● **TRECHO FORNECIDO**:
(A motivação para contar essa história - que parece
fantasiosa, mas que é real - veio da polêmica atual sobre as manifestações de
rua e seus desdobramentos em violência. Desde os meus 15 anos acho – e continuo
achando ainda hoje – que a violência é caminho para lugar nenhum. Quer mudar o
mundo? Ótimo. Entre no grêmio estudantil, filie-se a um sindicato ou a um
partido, funde uma banda de rock, participe de um cineclube e veja muitos
filmes, leia muito livros, estude bastante. São várias as opções. Pense em projetos
e programas que possam beneficiar muita gente. E, se a oportunidade aparecer,
não a perca.)
A comemoração, na próxima segunda-feira, dos dez anos do
programa “Luz para todos” instituído pelo Decreto 4.873, de 11/11/2003, do
então presidente Lula e da ministra de Energia Dilma Rousseff, me traz algumas
lembranças que quero compartilhar com os amigos.
Corria o ano de 2002, último ano do segundo governo de FHC
e, em março de 2002, o Ministério do Planejamento lançou a concorrência para o
Estudo de Atualização do Portfólio dos Eixos Nacionais de Integração e
Desenvolvimento (2004-2011). Este visava renovar os projetos de infraestrutura
que poderiam ser do interesse do setor privado e de parcerias público-privado
na concepção desenvolvimentista do então governo federal. Continha também um
esforço meritório de planejamento do país por meio de grandes projetos de
infraestrutura e estudos de logística realizados por profissionais experientes.
Participamos da concorrência respondendo pelo portfólio de
projetos de Energia (já tinha feito o portfólio de projetos de Energia para a
Região Amazônica no estudo anterior) pelo Consórcio Monitor/Boucinhas. Ganhamos
a licitação e começamos a trabalhar na seleção de projetos de usinas de
geração, linhas de transmissão e gasodutos para o país.
Ao iniciar os trabalhos, tendo que produzir um texto sobre a
situação nacional na perspectiva do setor elétrico, oferta & demanda,
aparecia como uma nódoa gigantesca a borrar o mapa nacional o número de
brasileiros ainda sem acesso à energia elétrica, em pleno século XXI: algo como
10 milhões de pessoas! Nas trevas, ou quase. Isso me incomodava e desviava a
minha atenção do portfólio de projetos. Comecei a pensar se não havia uma forma
de “driblar” o escopo do projeto que eu tinha sido contratado para fazer,
introduzindo, de alguma forma, a questão da população não atendida pelos
serviços de eletricidade nas áreas rurais do país.

● **SEU OBJETIVO**:
Dê sequência ao relato sobre o programa “Luz para todos”, começando logo após a última frase do trecho fornecido.

● **INFORMAÇÕES APRESENTADAS**:

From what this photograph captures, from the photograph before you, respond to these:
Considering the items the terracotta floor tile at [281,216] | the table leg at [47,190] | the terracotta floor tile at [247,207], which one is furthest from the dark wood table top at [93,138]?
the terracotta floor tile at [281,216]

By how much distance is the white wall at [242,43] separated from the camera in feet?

● **RESPOSTA AO PROBLEMA**:
Vinha de uma gratificante experiência quando, dez anos antes
na CESP, em São Paulo, tinha sido um dos artífices de um programa de
eletrificação rural que atendeu as populações carentes do Vale do Ribeira,
Pontal do Paranapanema e do fundo do Vale do Paraíba.
A eletrificação rural no país estava se desenrolando, de
forma lenta, por meio de programas das concessionárias federais e de algumas
empresas estaduais, sendo o maior deles o Luz no Campo (Eletrobras e
subsidiárias). Como responsável por um portfólio de projetos de Energia para o
Brasil, se eu conseguisse transformar a questão da eletrificação das moradias
nas áreas rurais em um programa de governo, uno e nacional, daria um enorme
passo no sentido da verdadeira universalização do acesso à energia elétrica a
todos os brasileiros. Um único programa! Passo fundamental que romperia o
“dique” setorial e traria o assunto para a responsabilidade do governo federal!
Um programa de governo e não de empresas!
Comecei a trabalhar. Consultei, em primeiro lugar, Lucia
Pilla (parceira em muitos projetos!), economista brilhante, que também estava
no Consórcio, e conhecida por resolver problemas complexos. Perguntei-lhe de
forma objetiva: será que você consegue o número de moradias rurais brasileiras
que não possuem acesso à eletricidade? E ela, que adora desafios, respondeu: de
todos os municípios brasileiros? E eu: sim, de todos, só serve se for de todos!
Ela retrucou: se os dados existirem, consigo! E lhe expliquei o que pretendia.
Com a informação e com custos das obras de eletrificação rural em andamento no
país, que eu tinha como obter, poderíamos fazer orçamentos médios
regionalizados e obter o custo muito aproximado de quanto precisaríamos para um
programa de UNIVERSALIZAÇÃO da energia elétrica para o país. Poderia ser
viável!
Conseguimos os dados, todos. O projeto estava andando e,
muito importante, identifiquei que poderíamos, a partir de uma ação do governo,
usar os recursos da Reserva Global de Reversão (RGR), recursos abundantes do
próprio setor elétrico, para executar o programa. Ou seja, tínhamos os dados e
a fonte de recursos. Precisava, agora, dar o segundo passo: convencer o
Consórcio que o programa de UNIVERSALIZAÇÃO de acesso à eletricidade que
estávamos desenvolvendo, apesar de não fazer parte do escopo contratado,
merecia estar no estudo pelo seu caráter “estruturante do ponto de vista
social”. Batalha.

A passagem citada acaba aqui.